Simbiosis komensalisme, yaitu hubungan yang erat dan berlangsung antara dua jenis mahluk hidup yang berbeda di mana yang satu untung dan yang lain tidak dirugika. Contoh simbiosis komensalisme antara lain sebagai berikut :
  1. Simbiosis antara anemon laut dengan ikan badut. Anemon laut adalah hewan laut yang tampak seperti tumbuhan bercabang banyak. Ikan badut memanfaatkan anemon laut sebagai tempat persembunyian. Ikan badut dapat segera bersembunyi diantara tubuh anemon laut saat menghindari musuhnnya. Ikan badut beruntung karena selamat dari kejaran musuh, sedangkan anemon laut tidak diuntungkan dan tidak dirugikan.
  2. Simbiosis antara pelaku atau anggrek dengan pohon inang. Untuk hidupnya, tumbuhan paku menempelkan tubuhnya pada kulit batang atau cabang tumbuhan yang lain, khususnya pada batang atau dahan yang basah atau lembap. Tumbuhan paku tidak mengambil zat hara dari jaringan hidup tumbuhan yang ditumpanginya, tetapi dari air dan debu yang menempel pada kulit tersebut. Dengan demikian, tumbuhan yang ditumpangi tidak dirugikan.
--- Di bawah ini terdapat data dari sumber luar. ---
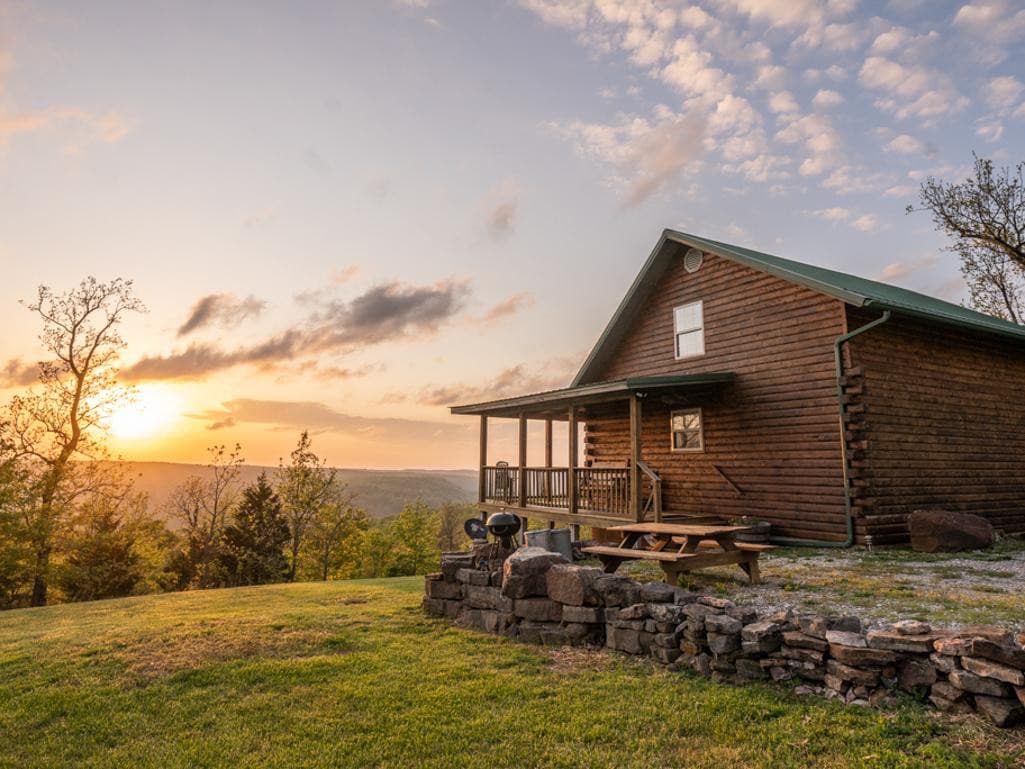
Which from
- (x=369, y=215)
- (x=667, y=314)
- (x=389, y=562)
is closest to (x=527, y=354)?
(x=667, y=314)

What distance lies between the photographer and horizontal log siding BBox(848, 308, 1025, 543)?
1038cm

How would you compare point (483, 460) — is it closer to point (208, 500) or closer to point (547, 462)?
point (547, 462)

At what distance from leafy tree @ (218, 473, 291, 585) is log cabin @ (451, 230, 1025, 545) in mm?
20746

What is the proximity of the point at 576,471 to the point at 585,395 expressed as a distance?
2136 millimetres

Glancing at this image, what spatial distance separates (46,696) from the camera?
4.76 metres

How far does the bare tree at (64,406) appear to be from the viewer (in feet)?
69.9

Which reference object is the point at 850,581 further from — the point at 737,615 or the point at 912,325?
the point at 912,325

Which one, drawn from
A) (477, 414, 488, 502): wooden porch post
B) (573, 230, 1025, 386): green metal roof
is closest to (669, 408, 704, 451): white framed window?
(573, 230, 1025, 386): green metal roof

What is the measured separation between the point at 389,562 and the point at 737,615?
3800 cm

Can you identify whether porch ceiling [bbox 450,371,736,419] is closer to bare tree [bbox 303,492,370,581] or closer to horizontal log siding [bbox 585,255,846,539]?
horizontal log siding [bbox 585,255,846,539]

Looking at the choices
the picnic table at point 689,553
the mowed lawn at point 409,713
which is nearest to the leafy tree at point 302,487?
the mowed lawn at point 409,713

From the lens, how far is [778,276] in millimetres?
11578

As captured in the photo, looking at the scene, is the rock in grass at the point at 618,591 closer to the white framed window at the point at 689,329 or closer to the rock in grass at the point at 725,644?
the rock in grass at the point at 725,644

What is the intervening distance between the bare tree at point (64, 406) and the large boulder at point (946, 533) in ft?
86.8
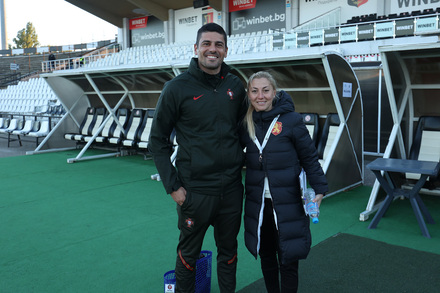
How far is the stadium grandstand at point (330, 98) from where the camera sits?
15.6 ft

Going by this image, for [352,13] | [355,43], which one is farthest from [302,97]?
[352,13]

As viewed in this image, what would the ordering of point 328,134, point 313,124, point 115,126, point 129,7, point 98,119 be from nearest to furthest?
point 328,134, point 313,124, point 115,126, point 98,119, point 129,7

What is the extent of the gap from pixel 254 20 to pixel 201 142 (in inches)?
848

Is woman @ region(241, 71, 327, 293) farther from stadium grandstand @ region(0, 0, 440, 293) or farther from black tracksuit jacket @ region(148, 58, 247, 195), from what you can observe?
stadium grandstand @ region(0, 0, 440, 293)

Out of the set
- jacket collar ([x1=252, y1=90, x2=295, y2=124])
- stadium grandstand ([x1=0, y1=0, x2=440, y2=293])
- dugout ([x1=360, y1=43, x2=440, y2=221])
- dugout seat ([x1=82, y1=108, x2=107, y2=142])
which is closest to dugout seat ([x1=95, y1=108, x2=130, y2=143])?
stadium grandstand ([x1=0, y1=0, x2=440, y2=293])

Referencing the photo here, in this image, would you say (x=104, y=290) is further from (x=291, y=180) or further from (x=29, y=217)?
(x=29, y=217)

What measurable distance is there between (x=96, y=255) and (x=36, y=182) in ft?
11.9

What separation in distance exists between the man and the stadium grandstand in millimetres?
849

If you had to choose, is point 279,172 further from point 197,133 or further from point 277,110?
point 197,133

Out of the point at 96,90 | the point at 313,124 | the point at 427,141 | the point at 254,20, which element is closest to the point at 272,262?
the point at 427,141

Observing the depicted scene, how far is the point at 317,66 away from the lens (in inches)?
231

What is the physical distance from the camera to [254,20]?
22.5m

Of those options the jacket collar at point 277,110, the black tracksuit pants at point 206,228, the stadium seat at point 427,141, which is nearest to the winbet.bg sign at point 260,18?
the stadium seat at point 427,141

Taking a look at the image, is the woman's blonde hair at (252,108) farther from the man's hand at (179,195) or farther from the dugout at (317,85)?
the dugout at (317,85)
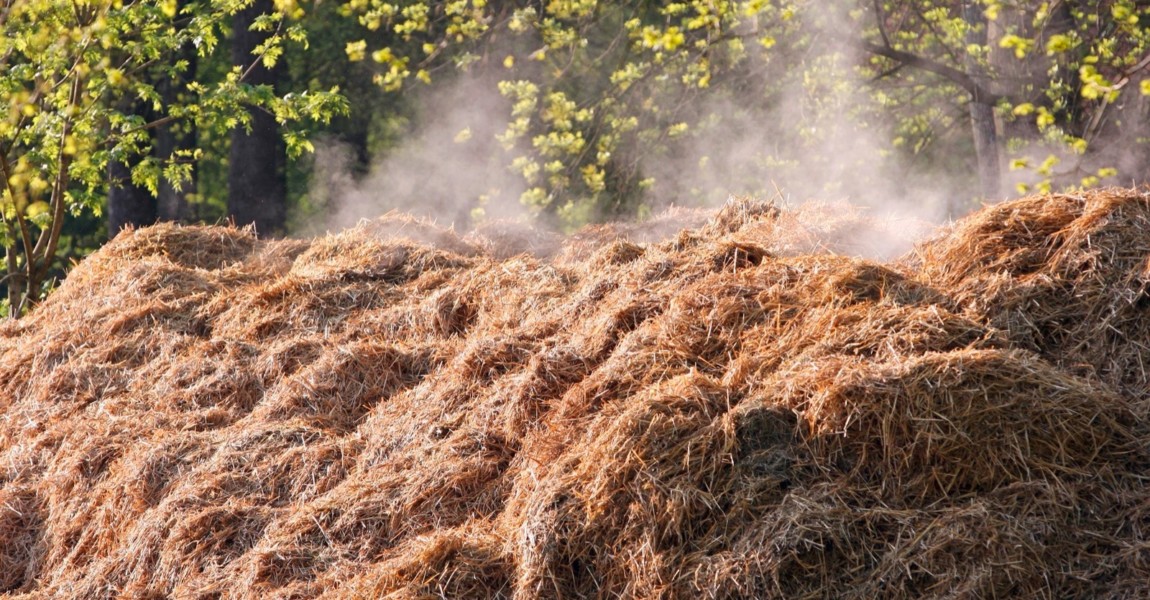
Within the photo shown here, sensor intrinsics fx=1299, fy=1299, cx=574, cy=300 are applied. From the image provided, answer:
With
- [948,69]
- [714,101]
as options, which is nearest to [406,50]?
[714,101]

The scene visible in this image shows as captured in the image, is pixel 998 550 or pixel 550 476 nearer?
pixel 998 550

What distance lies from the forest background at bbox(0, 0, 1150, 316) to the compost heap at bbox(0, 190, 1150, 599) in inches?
81.6

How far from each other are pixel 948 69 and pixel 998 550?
7450 mm

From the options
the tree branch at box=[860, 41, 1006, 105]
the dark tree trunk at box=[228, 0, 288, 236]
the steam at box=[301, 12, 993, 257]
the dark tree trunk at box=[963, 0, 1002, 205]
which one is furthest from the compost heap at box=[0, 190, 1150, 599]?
the dark tree trunk at box=[228, 0, 288, 236]

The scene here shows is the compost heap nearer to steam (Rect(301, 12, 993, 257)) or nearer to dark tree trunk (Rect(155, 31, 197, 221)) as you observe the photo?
steam (Rect(301, 12, 993, 257))

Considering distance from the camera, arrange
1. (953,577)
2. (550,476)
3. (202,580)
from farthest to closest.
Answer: (202,580) → (550,476) → (953,577)

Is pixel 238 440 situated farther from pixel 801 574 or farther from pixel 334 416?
pixel 801 574

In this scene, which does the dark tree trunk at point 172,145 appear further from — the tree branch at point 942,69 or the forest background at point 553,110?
the tree branch at point 942,69

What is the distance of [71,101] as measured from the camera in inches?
359

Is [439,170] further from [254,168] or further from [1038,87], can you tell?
[1038,87]

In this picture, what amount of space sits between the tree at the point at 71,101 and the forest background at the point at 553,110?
25mm

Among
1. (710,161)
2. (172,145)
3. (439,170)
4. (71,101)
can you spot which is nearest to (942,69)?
(710,161)

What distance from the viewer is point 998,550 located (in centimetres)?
329

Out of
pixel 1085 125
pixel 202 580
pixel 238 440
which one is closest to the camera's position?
pixel 202 580
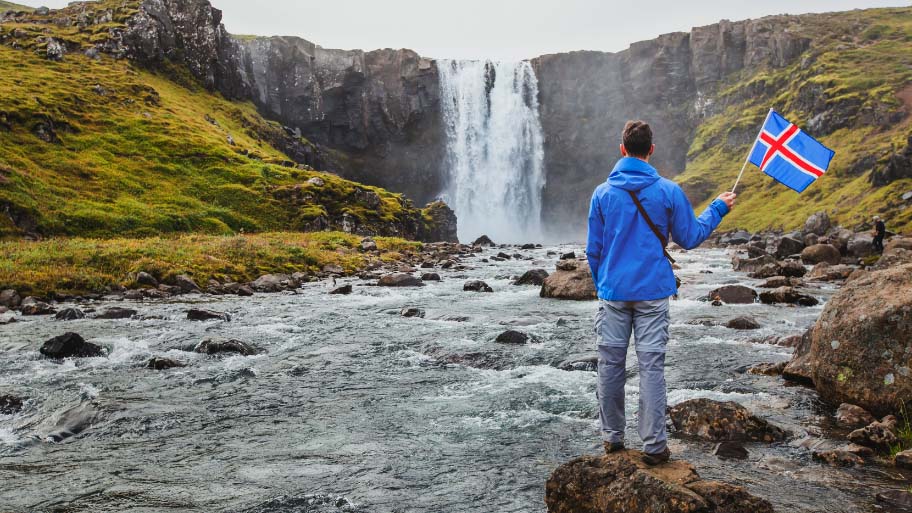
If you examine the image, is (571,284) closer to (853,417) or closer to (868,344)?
(868,344)

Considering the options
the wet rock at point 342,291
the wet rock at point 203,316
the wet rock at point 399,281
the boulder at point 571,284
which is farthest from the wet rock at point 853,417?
the wet rock at point 399,281

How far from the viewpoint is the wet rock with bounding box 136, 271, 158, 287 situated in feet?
97.8

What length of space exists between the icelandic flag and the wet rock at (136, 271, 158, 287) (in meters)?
28.1

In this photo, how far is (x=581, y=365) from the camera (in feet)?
47.3

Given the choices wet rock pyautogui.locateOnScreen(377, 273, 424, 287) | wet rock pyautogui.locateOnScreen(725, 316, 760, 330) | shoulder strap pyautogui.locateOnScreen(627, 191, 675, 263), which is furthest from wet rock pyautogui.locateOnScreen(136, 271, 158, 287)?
shoulder strap pyautogui.locateOnScreen(627, 191, 675, 263)

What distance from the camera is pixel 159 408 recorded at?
463 inches

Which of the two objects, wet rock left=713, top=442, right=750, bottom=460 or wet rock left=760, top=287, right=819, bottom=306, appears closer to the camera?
wet rock left=713, top=442, right=750, bottom=460

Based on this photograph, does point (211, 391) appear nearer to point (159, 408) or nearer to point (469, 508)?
point (159, 408)

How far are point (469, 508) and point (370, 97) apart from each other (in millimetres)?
133833

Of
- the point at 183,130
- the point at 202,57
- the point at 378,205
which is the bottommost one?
the point at 378,205

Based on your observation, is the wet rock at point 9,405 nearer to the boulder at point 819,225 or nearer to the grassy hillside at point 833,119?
the grassy hillside at point 833,119

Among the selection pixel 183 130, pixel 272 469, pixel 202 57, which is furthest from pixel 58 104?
pixel 272 469

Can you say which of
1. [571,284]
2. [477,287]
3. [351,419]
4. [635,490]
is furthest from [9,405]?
[477,287]

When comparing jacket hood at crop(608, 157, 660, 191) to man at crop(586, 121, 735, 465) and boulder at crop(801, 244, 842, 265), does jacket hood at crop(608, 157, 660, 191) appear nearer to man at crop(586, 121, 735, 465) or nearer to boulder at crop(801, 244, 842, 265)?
man at crop(586, 121, 735, 465)
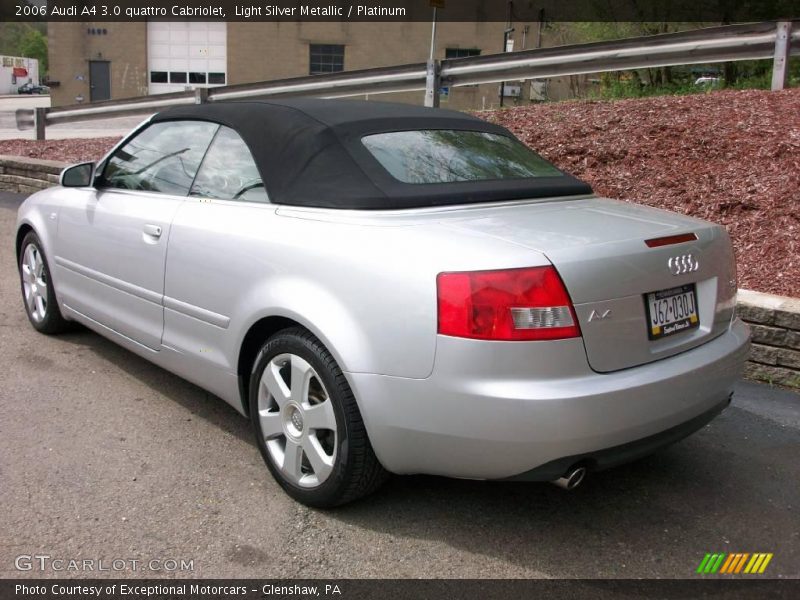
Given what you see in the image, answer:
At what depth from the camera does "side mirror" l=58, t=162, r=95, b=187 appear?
4.58m

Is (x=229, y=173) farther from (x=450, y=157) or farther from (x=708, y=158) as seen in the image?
(x=708, y=158)

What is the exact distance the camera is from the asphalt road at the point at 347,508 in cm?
282

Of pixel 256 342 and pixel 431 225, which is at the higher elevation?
pixel 431 225

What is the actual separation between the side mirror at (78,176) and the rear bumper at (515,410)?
2641 millimetres

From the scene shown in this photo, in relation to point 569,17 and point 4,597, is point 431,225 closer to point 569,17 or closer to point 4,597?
point 4,597

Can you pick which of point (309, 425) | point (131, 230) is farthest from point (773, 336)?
point (131, 230)

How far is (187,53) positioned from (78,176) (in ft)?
106

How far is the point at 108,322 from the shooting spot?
14.1ft

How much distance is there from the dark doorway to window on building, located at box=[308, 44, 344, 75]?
369 inches

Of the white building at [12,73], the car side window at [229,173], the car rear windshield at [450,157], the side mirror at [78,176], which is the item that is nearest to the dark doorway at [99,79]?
the side mirror at [78,176]

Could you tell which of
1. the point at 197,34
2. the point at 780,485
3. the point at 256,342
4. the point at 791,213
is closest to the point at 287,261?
the point at 256,342

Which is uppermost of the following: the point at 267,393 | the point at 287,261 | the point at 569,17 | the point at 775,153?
the point at 569,17

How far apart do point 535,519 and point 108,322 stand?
2.57 meters

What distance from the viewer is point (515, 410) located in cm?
257
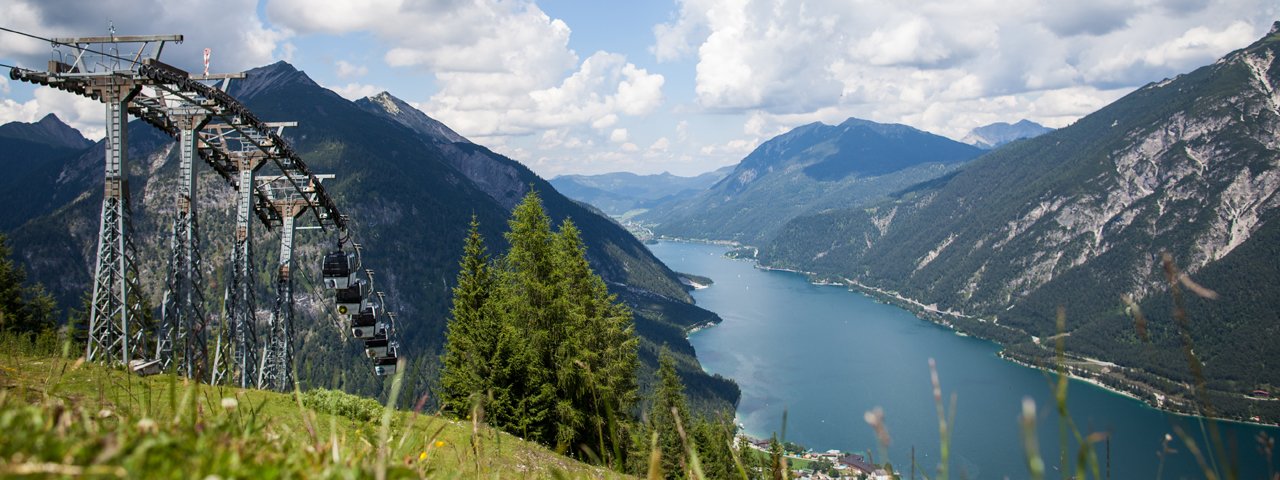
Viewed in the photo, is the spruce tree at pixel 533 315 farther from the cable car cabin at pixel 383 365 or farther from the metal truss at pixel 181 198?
the metal truss at pixel 181 198

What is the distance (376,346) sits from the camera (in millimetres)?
25359

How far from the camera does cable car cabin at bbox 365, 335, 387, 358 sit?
991 inches

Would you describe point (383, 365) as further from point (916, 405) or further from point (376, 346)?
point (916, 405)

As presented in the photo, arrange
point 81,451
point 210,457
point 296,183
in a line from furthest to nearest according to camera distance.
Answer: point 296,183
point 210,457
point 81,451

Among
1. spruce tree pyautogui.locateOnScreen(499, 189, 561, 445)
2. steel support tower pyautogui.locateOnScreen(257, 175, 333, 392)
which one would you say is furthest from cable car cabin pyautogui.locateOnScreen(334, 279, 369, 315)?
spruce tree pyautogui.locateOnScreen(499, 189, 561, 445)

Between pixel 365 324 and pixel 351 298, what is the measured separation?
1.21m

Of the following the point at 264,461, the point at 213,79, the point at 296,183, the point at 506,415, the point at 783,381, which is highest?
the point at 213,79

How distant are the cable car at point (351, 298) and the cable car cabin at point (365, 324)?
1.03ft

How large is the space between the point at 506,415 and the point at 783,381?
142715mm

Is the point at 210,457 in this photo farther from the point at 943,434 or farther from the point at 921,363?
the point at 921,363

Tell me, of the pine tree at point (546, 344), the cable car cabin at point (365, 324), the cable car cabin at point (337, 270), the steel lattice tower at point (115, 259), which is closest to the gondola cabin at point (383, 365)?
the cable car cabin at point (365, 324)

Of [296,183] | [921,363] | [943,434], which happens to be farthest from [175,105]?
[921,363]

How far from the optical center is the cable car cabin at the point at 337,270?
73.7 ft

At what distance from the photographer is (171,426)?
2.34 metres
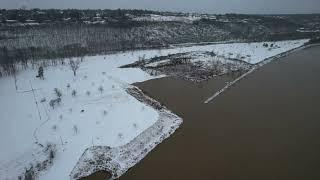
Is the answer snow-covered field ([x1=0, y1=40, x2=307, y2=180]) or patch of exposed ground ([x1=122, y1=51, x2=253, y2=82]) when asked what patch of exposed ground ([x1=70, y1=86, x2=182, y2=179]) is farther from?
patch of exposed ground ([x1=122, y1=51, x2=253, y2=82])

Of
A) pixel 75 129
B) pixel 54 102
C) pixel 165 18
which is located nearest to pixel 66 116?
pixel 75 129

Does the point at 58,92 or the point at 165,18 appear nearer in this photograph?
the point at 58,92

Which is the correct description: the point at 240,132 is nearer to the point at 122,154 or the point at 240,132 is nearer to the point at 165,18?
the point at 122,154

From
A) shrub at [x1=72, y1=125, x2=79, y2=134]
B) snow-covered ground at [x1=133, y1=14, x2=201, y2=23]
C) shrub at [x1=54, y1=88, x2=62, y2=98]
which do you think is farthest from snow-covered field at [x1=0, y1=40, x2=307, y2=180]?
snow-covered ground at [x1=133, y1=14, x2=201, y2=23]

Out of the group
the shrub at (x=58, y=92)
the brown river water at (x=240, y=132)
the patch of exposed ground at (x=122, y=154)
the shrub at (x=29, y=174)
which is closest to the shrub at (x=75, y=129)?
the patch of exposed ground at (x=122, y=154)

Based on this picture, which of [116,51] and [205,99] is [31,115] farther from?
[116,51]

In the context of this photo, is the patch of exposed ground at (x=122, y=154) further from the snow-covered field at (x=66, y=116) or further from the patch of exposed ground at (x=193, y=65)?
the patch of exposed ground at (x=193, y=65)

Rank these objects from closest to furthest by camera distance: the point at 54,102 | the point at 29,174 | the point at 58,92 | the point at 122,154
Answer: the point at 29,174 < the point at 122,154 < the point at 54,102 < the point at 58,92
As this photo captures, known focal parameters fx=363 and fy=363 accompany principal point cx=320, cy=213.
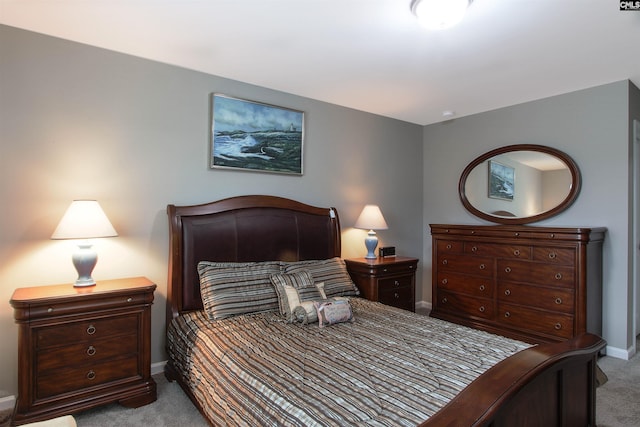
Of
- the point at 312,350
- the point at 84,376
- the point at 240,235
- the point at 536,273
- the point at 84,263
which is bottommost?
the point at 84,376

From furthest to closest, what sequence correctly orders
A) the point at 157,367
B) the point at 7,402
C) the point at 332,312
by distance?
the point at 157,367 → the point at 332,312 → the point at 7,402

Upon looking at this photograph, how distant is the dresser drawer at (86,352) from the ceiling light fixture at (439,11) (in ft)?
8.51

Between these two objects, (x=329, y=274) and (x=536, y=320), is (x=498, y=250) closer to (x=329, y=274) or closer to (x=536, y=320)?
(x=536, y=320)

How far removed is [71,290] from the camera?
2211 millimetres

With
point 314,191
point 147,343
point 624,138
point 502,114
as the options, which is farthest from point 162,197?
point 624,138

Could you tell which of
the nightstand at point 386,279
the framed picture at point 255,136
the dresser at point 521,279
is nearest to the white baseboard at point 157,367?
the framed picture at point 255,136

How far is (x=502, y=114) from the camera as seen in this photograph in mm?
4020

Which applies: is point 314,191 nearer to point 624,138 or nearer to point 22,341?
point 22,341

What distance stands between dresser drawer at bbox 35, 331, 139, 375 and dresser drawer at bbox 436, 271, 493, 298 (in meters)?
3.09

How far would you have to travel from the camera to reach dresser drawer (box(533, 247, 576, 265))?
121 inches

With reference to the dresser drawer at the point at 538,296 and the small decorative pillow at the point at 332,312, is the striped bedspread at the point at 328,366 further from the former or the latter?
the dresser drawer at the point at 538,296

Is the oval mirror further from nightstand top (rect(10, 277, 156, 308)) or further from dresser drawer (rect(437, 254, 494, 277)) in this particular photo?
nightstand top (rect(10, 277, 156, 308))

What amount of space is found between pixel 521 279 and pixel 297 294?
7.26 ft

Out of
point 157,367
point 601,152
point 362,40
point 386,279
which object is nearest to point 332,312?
point 386,279
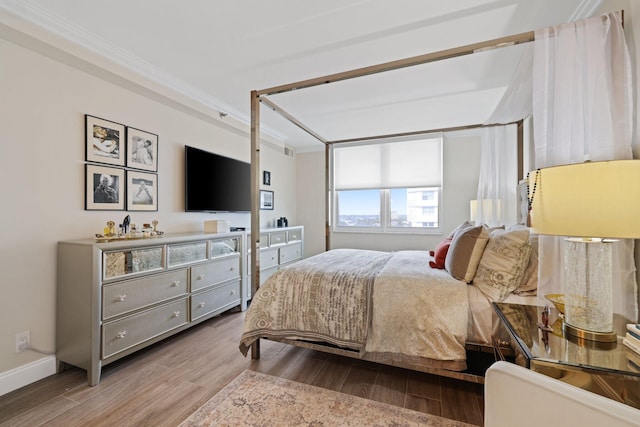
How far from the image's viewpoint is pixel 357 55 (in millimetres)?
2561

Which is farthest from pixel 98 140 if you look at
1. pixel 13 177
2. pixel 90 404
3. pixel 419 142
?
pixel 419 142

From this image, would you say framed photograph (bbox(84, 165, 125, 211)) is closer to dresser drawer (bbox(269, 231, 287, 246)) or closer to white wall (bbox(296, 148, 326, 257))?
dresser drawer (bbox(269, 231, 287, 246))

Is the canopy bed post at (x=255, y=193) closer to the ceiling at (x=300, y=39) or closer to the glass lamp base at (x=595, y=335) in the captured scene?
the ceiling at (x=300, y=39)

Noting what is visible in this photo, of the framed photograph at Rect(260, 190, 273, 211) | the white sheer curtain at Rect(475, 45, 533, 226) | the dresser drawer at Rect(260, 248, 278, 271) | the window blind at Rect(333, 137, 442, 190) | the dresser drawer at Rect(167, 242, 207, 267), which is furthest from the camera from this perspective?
the window blind at Rect(333, 137, 442, 190)

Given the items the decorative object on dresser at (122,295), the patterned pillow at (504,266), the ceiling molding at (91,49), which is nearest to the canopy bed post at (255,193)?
the decorative object on dresser at (122,295)

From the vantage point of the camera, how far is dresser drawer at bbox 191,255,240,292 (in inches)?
109

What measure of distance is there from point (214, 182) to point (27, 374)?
2.34 m

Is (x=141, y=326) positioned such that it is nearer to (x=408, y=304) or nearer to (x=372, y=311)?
(x=372, y=311)

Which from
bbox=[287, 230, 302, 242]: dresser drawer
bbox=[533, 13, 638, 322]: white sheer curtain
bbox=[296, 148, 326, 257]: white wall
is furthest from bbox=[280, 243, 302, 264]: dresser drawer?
bbox=[533, 13, 638, 322]: white sheer curtain

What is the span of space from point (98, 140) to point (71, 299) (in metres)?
1.32

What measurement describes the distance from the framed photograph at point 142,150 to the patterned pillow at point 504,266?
311 centimetres

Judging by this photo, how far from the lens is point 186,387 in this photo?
1.92m

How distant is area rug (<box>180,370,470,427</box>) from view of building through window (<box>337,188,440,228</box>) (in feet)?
11.9

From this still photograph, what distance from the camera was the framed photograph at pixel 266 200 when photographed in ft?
15.2
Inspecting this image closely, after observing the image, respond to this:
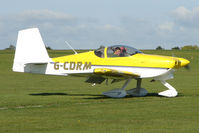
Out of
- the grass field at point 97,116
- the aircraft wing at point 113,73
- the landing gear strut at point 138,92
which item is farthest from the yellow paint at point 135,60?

Sebaliknya, tumbuhan paku dan epifit lainnya memperoleh keuntungan, yaitu dapat menumpang serta mendapat air dan hara dari kulit batang tumbuhan inangnya. 
  3. Simbiosis antara tumbuhan sirih dengan tumbuhan inangnya. Sirih mendapat keuntungan karena dapat merambat pada tumbuhan lain (inang). Inangnya tidak merasa dirugikan karena sirih tidak menyerap (mengambil makanan).
  4. Simbosis antara ikan remora dan hiu juga terjadi di laut. Makanan ikan hiu adalah hewan laut lain. Ikan remora memakan sisa - sisa makanan yang jatuh. Jadi ikan remora beruntung karena mendapat makanan, sedangkan ikan hiu tidak dirugikan, tetapi juga tidak dirugikan.

C. Simbiosis Parasitisme


Simbiosis parasitisme, yaitu hubungan langsung dan erat antara dua jenis mahluk hidup yang berbeda, di mana yang satu mendapat keuntungan, sedangkan yang lain dirugikan. Mahluk hidup yang mendapat keuntungan disebut parasit. Mahluk hidup yang ditumpangi disebut inang. Parasit dapat hidup pada manusia, hewan, maupun tumbuhan. Contoh simbiosis parasitisme antara lain sebagai berikut :
  1. Simbiosis antara kutu dan hewan. Hampir semua hewan yang berambut dapat dihinggapi kutu, misalnya, kucing, anjing, dan kerbau. Hewan berbulu juga mudah dihinggapi kutu misalnya ayam dan berbagai jenis burung. Kutu - kutu itu menghisap darah dari tubuh hewan yang dihinggapinya. Kutu beruntung karena memperoleh makanan, sedangkan hewan yang dihinggapinya merugi. Sebaliknya, hewan merasa gatal dikulit dan pertumbuhannya tidak sehat.
  2. Simbiosis bunga rafflesia dan tumbuhan inangnya. Bunga rafflesia tumbuh subur, sedangkan tumbuhan inangnya lama - kelamaan akan mati. Selain bunga rafflesia, tumbuhan yang hidup parasit adalah benalu dan tali putri.
  3. Simbiosis antara tali putri dan tumbuhan inangnya. Tumbuhan tali putri mendapat keuntungan karena dapat mengambil makanan dari inangnya (yang ditumpanginya), sedangkan tumbuhan inangnya lama kelamaan akan mati karena makanannya diserap oleh tali putri. 

Student Terpelajar
Student Terpelajar Content Creator, Video Creator and Writer

Posting Komentar untuk "Macam - Macam Simbiosis"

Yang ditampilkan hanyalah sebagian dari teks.